Until this issue gets sorted out, both app developers and their customers will continue to be frustrated by simple little problems,” Hockenberry added.

Some developers are excited about the prospect of this kind of conversation, but have reservations. Tapbots’ Paul Haddad, the co-creator of Tweetbot, thinks that Google’s solution is interesting, but is concerned with logistics.

“I think its an interesting move by Google, my concern would be with possibly cluttering up existing reviews and the increased costs associated with having yet another support mechanism,” Haddad told us. “Between Twitter, Web, in app support and Email the various support avenues that an app developer needs are already a bit overwhelming, this will add a new one.”

Replying to reviews is only the tip of the iceberg, of course. Using the tools that Chomp had active when its own service was alive, Apple could do so much more than just add ‘review replies’. It could use it to gin up a full-on community that allowed for more organic sharing of apps, recommendations from friends to one another and more.
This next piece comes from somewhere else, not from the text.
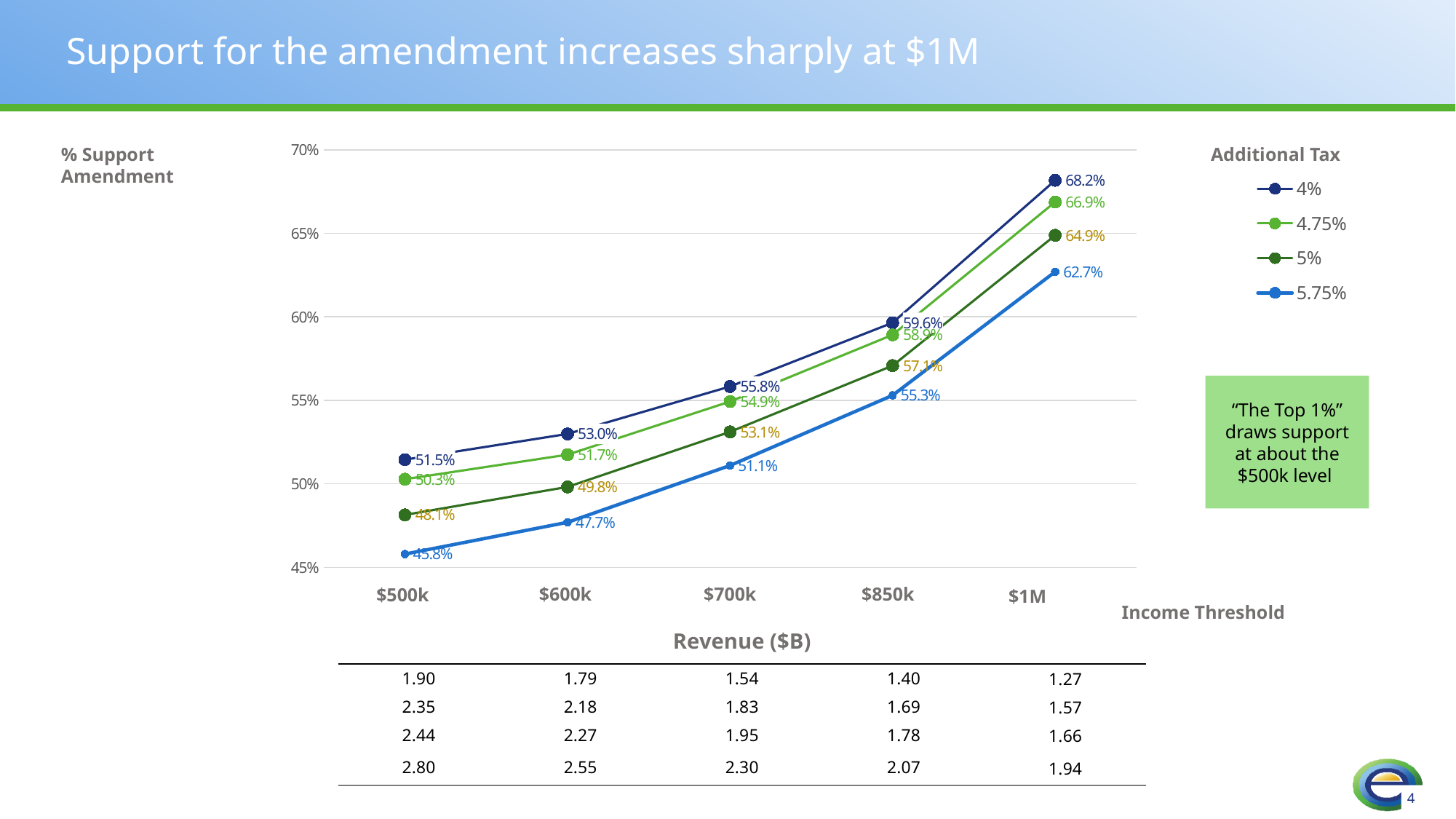
What is the % support for the 4% additional tax at the $1M income threshold? 68.2% What is the % support for the 5% additional tax at the $700k income threshold? 53.1% How many series does the legend list under "Additional Tax"? 4 What type of chart is shown on the slide? Line chart How many income threshold categories are plotted on the x axis? 5 Does support for each additional tax series rise or fall as the income threshold increases from $500k to $1M? Rise What is the difference in % support between the 4% and 5.75% additional tax series at the $1M threshold? 5.5 percentage points What is the % support for the 5.75% additional tax at the $500k income threshold? 45.8% At which income threshold is support for the 4% additional tax highest? $1M Which has higher support at the $600k threshold: the 4.75% additional tax or the 5% additional tax? 4.75% At which income threshold is support for the 5.75% additional tax lowest? $500k What is the % support for the 4.75% additional tax at the $850k income threshold? 58.9%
The addition of Facebook ‘liking’ in iOS 6 is interesting, but it’s essentially an outward-facing feature. Apple has, by far, the best platform for this to take place already, and it’s not Facebook. There are hundreds of thousands of people that never venture outside of the App Store to find apps. They may see and download an app on Facebook, but the potential for frisson is much higher if you’re in the store, looking for things to buy and a recommendation is surfaced to you by a reviewer with a good reputation, or with a relationship to you.

Apple has several months before it is likely to release a new device, probably an iPhone. It would be fantastic to see a portion of its efforts over that period be dedicated to improving not just the look and feel of the App Store, which it’s already doing, but the sense of communication and community.